One SPRING to Rule Them Both: Symmetric AMR Semantic Parsing and Generation without a Complex Pipeline

In Text-to-AMR parsing, current state-of-the-art semantic parsers use cumbersome pipelines integrating several different modules or components, and exploit graph recategorization, i.e., a set of content-specific heuristics that are developed on the basis of the training set. However, the generalizability of graph recategorization in an out-of-distribution setting is unclear. In contrast, state-of-the-art AMR-to-Text generation, which can be seen as the inverse to parsing, is based on simpler seq2seq. In this paper, we cast Text-to-AMR and AMR-to-Text as a symmetric transduction task and show that by devising a careful graph linearization and extending a pretrained encoder-decoder model, it is possible to obtain state-of-the-art performances in both tasks using the very same seq2seq approach, i.e., SPRING (\textit{\acl{spring}}).
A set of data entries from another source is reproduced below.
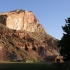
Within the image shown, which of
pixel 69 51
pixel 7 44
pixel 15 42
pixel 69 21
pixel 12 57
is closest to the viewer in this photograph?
pixel 69 51

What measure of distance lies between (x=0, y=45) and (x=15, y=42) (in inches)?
980

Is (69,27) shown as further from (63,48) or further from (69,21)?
(63,48)

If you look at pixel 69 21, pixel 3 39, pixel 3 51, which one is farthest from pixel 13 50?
pixel 69 21

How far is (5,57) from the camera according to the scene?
559 feet

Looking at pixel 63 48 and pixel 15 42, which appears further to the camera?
pixel 15 42

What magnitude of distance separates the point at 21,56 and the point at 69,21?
127 metres

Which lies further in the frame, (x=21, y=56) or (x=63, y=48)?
(x=21, y=56)

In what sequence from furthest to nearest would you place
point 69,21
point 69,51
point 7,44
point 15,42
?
point 15,42, point 7,44, point 69,21, point 69,51

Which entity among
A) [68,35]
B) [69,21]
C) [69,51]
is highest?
[69,21]

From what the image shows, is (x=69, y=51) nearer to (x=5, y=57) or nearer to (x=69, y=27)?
(x=69, y=27)

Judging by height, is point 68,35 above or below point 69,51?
above

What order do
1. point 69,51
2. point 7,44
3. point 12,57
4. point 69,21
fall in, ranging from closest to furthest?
point 69,51
point 69,21
point 12,57
point 7,44

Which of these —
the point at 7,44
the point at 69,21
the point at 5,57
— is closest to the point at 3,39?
the point at 7,44

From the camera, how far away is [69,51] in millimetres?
46250
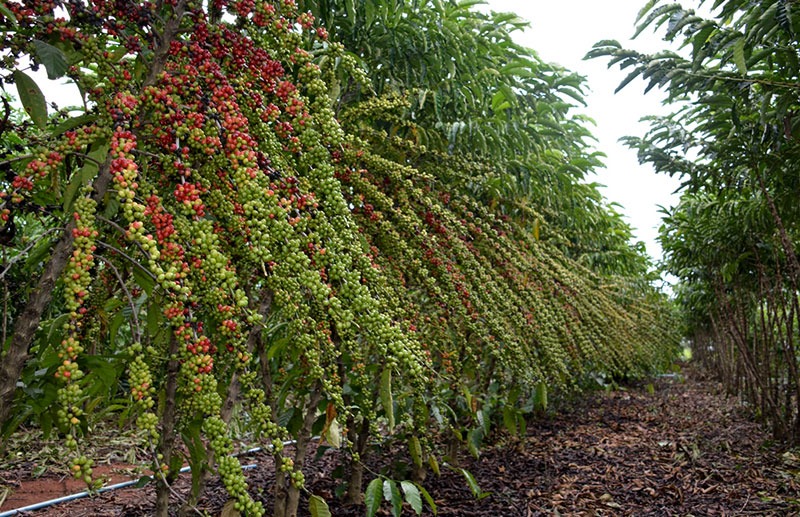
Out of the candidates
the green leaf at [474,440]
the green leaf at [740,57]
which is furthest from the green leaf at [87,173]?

Our model does not require complex pipelines, nor heuristics built on heavy assumptions. In fact, we drop the need for graph recategorization, showing that this technique is actually harmful outside of the standard benchmark. Finally, we outperform the previous state of the art on the English AMR 2.0 dataset by a large margin: on Text-to-AMR we obtain an improvement of 3.6 Smatch points, while on AMR-to-Text we outperform the state of the art by 11.2 BLEU points. We release the software at github.com/SapienzaNLP/spring.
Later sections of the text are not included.